*RELATO:*
Se alguém adivinhasse a que horas estou escrevendo aqui, achariam que estou louco. Pois é, estou trabalhando. Agora são 4 e meia da madrugada, e há algumas horas consegui fazer o equipamento funcionar na linha. O único problema é que estamos presos no prédio, queestá trancado. Então, tenho de ficar esperando até o prédio abrir as portas, às 6 da manhã.

Não pude conhecer a Índia tão bem quanto eu gostaria, principalmente o povo daqui. Eu hospedei-me em hotéis de 5 estrelas, um negócio totalmente fora da realidade, quando se vê ao redor da cidade, onde a maioria das pessoas vivem em pobreza. Não comi muito das comidas típicas daqui (o meu estômago não se acostumou com isso), mas eu comprei muitos souvenirs (devido à insistência dos vendedores, odeio ver pessoas tentando empurrar coisas para eu comprar), e deu para tirar algumas fotos. Depois de uma semana me acostumando com o jeito do país, a estadia aqui está até agradável.

No domingo eu tive a primeira experiência fora da minha fortaleza (o hotel). Logo na saída do hotel, um motorista de uma "lambreta de três rodas" veio me oferecer um passeio pela cidade, e ele não aceitava um não como resposta. Acabei fugindo dele. Após andar bastante em Bangalore, tentando encontrar o palácio do governo, vi-me perdido, sem saber que direção tomar. Passei por alguns becos da cidade, e realmente é deprimente ver a situação das ruas, do povo. Apesar disso, as cidades não são tão ruins assim, como eu imaginei que fosse.

*DADOS:*
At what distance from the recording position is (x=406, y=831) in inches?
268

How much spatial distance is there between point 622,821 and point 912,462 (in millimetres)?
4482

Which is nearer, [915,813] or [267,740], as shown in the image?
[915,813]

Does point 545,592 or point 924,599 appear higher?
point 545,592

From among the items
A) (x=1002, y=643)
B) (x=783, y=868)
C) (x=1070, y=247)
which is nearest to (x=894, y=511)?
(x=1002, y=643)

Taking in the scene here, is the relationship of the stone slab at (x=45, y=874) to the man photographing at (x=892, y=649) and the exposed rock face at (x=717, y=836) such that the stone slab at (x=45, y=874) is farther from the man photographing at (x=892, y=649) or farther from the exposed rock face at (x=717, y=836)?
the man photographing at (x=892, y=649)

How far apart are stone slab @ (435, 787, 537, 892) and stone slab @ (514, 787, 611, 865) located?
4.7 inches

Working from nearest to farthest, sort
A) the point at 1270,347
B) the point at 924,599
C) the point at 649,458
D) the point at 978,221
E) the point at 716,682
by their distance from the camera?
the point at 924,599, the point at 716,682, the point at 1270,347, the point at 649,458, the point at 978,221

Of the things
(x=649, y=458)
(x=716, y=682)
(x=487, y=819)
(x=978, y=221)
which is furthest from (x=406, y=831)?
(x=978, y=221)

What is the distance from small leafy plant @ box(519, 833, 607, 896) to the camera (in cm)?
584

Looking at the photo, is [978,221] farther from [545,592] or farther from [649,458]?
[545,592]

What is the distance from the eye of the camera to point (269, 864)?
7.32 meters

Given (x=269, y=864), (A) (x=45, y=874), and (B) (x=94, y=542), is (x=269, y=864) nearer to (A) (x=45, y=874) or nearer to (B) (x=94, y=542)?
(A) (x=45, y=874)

*EXERCÍCIOS:*
A – Reescreva em forma de lista o parágrafo do relato que começa com "No domingo eu tive", mantendo seus fatos principais.
B – De acordo com o relato, a que horas o prédio abre as portas?
C – Prossiga com o relato a partir da última frase apresentada.

*RESPOSTAS POR TAREFA:*
A –
- No domingo, houve a primeira saída do hotel, descrito como uma fortaleza.
- Na porta do hotel, um motorista de "lambreta de três rodas" ofereceu um passeio pela cidade e não aceitava recusa. A saída foi fugir dele.
- Depois de muito andar por Bangalore à procura do palácio do governo, não se sabia mais que direção tomar.
- Nos becos da cidade, a situação das ruas e do povo se mostrou deprimente.
- Mesmo assim, as cidades não pareceram tão ruins quanto se imaginava.

B – Às 6 da manhã.

C –
O trânsito, realmente, é muito, mas muito pior que o de São Paulo; não muito por causa dos congestionamentos (já vi alguns em Bangalore: até mesmo as motocicletas ficam paradas), mas, principalmente por causa do modo como as pessoas dirigem: não obedecem à linha que separa as mãos quando elas existem (quanto mais as faixas), ficam buzinando o tempo todo e, por isso, o trânsito aqui é um verdadeiro caos; não sei como conseguem viver em um trânsito desses. Os carros daqui são em sua absoluta maioria bastante velhos e amassados. Há muitas motocicletas, e a maioria dos táxis são veículos de um tipo que só vi na Índia, eu acho: parecem lambretas modificadas, com duas rodas atrás e uma cabine. Só vendo mesmo para acreditar. No domingo, eu vi umas vacas atravessando a rua, e vi o trânsito parar por causa deles.

Quando eu me vi perdido e sem saber para que direção ir (tinha esquecido o mapa e as ruas não tem uma sinalização muito boa), não tive outra alternativa senão pegar um desses táxis. O motorista era malandro que só, mas, apesar disso, não fiquei com muita raiva dele; só pena, talvez. Ao invés de me levar ao hotel, ele levou-me a uma loja de souvenirs, e depois a uma outra, e depois a uma outra. Acho que ele ganhava comissão, não é possível! Depois de muito insistir, eu acabei cedendo: fui em um e gastei uma pequena fortuna em lembranças da Índia. Acho que valeu a pena, estava precisando comprar alguma coisa, mesmo. Mas o vendedor era daqueles tipos que pechinchava: tinha um cachecol de caxemira que custava 27 dólares. Recusei-o, e o vendedor ficou insistindo, insistindo, até abaixar o preço para 20 dólares. Cansei de tanta insistência e acabei comprando. É terrível!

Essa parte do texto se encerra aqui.